The probable cause of this error is that you are trying to use pd.to_datetime() method to convert some data into a datetime date type.
Sample Dataset
We’ll use the below sample dataframe that contains three columns of integer numbers. They present:
- ‘a’ – year
- ‘b’ – month
- ‘c’ day
import pandas as pd
df = pd.DataFrame({'a': [2022,2022,2022],
'b': [1,2,3],
'c': [1,1,1] })
We know that we can convert data into datetime object in pandas, so if we try pd.to_datetime(df). this is what will happen:
>>>pd.to_datetime(df) --------------------------------------------------------------------------- ValueError Traceback (most recent call last) ~\AppData\Local\Temp/ipykernel_29580/2795732595.py in <module> ----> 1 pd.to_datetime(df) ~\Desktop\PythonInOffice\pandas_profiling\venv\lib\site-packages\pandas\core\tools\datetimes.py in to_datetime(arg, errors, dayfirst, yearfirst, utc, format, exact, unit, infer_datetime_format, origin, cache) 888 result = arg._constructor(values, index=arg.index, name=arg.name) 889 elif isinstance(arg, (ABCDataFrame, abc.MutableMapping)): --> 890 result = _assemble_from_unit_mappings(arg, errors, tz) 891 elif isinstance(arg, Index): 892 cache_array = _maybe_cache(arg, format, cache, convert_listlike) ~\Desktop\PythonInOffice\pandas_profiling\venv\lib\site-packages\pandas\core\tools\datetimes.py in _assemble_from_unit_mappings(arg, errors, tz) 994 if len(req): 995 _required = ",".join(req) --> 996 raise ValueError( 997 "to assemble mappings requires at least that " 998 f"[year, month, day] be specified: [{_required}] is missing" ValueError: to assemble mappings requires at least that [year, month, day] be specified: [day,month,year] is missing
How to fix it
This is literally saying “you are missing the ‘year’, ‘month’ and ‘day’ columns! So let’s add these names to the dataframe by changing the existing column names.

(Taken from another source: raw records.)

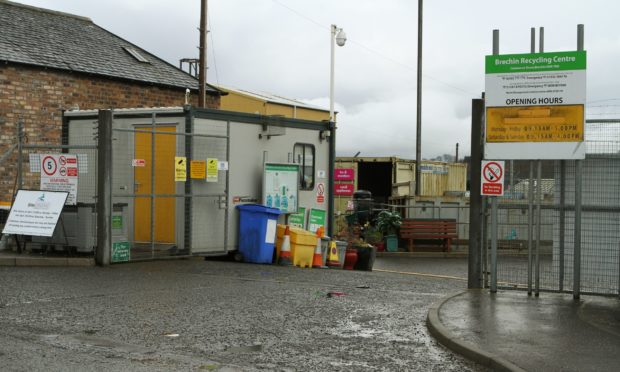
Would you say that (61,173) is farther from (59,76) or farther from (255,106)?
(255,106)

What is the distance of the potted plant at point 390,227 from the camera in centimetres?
2843

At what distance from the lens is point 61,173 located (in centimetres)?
1466

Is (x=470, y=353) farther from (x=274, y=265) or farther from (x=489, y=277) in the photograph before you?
(x=274, y=265)

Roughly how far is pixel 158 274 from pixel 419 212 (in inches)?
704

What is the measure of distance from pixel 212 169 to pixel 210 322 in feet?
22.6

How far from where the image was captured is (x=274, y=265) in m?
16.2

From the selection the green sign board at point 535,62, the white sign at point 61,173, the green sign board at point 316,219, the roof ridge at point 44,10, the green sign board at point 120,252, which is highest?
the roof ridge at point 44,10

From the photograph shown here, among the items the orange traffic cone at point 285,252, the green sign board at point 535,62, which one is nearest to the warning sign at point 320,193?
the orange traffic cone at point 285,252

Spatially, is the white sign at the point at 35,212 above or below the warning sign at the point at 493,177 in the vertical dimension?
below

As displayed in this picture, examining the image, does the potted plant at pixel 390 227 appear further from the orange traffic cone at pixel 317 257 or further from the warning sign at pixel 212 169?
the warning sign at pixel 212 169

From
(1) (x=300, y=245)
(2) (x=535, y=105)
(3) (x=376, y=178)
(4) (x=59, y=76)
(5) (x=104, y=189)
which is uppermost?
(4) (x=59, y=76)

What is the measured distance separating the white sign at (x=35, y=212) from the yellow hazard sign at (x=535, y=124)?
771 centimetres

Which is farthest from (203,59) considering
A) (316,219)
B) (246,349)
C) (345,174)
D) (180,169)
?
(246,349)

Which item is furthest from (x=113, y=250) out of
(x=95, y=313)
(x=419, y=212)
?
(x=419, y=212)
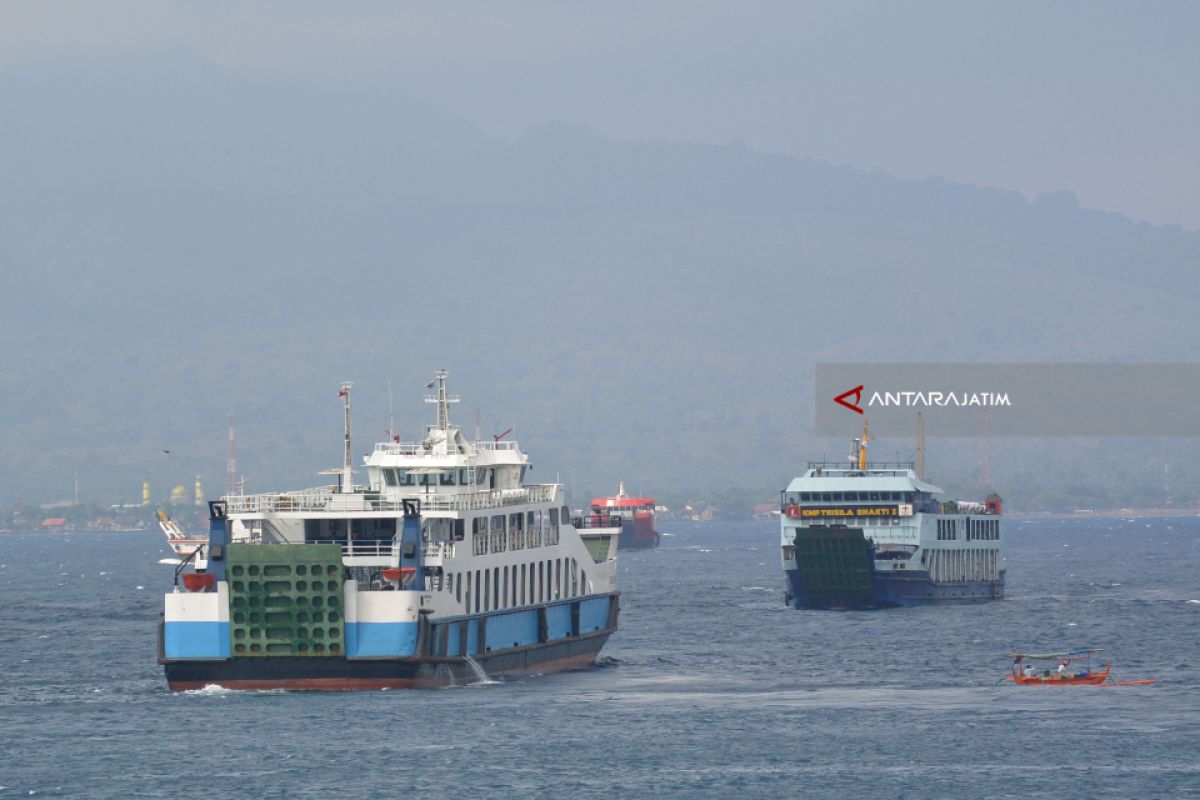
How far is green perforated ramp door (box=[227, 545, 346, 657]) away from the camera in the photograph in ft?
270

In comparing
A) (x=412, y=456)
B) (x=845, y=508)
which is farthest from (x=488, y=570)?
(x=845, y=508)

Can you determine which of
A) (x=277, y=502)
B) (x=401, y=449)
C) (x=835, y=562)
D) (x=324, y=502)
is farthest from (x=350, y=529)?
(x=835, y=562)

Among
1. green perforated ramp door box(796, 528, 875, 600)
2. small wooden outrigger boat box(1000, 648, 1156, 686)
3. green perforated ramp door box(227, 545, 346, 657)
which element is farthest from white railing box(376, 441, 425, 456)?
green perforated ramp door box(796, 528, 875, 600)

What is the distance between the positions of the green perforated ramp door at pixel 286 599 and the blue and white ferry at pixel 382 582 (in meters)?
0.03

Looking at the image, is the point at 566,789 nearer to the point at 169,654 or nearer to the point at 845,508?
the point at 169,654

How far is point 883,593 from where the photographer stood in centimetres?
14212

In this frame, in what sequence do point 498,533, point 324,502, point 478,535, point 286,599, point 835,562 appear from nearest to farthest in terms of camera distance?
point 286,599 → point 324,502 → point 478,535 → point 498,533 → point 835,562

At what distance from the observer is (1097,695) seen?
9025 centimetres

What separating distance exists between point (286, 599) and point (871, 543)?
206ft

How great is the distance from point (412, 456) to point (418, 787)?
74.5ft

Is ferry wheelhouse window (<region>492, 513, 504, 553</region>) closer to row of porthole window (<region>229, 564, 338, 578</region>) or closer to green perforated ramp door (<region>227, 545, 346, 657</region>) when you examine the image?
green perforated ramp door (<region>227, 545, 346, 657</region>)

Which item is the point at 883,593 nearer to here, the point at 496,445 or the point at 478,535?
the point at 496,445

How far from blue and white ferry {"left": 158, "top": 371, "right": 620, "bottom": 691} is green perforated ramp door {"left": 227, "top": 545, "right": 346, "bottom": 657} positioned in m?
0.03

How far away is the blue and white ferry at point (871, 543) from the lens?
140m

df.rename(columns = {'a':'year','b':'month','c':'day'}, inplace=True)
pd.to_datetime(df)
Another way to change the column names is by altering the df.columns attribute. Note this way we are modifying the column names directly, so there’s no need to use ‘inplace’ anywhere.
df.columns
Index(['a', 'b', 'c'], dtype='object')
df.columns = ['year','month','day']
Index(['year', 'month', 'day'], dtype='object')
Then, by calling pd.to_datetime(df) will convert the dataframe to a datetime data type column.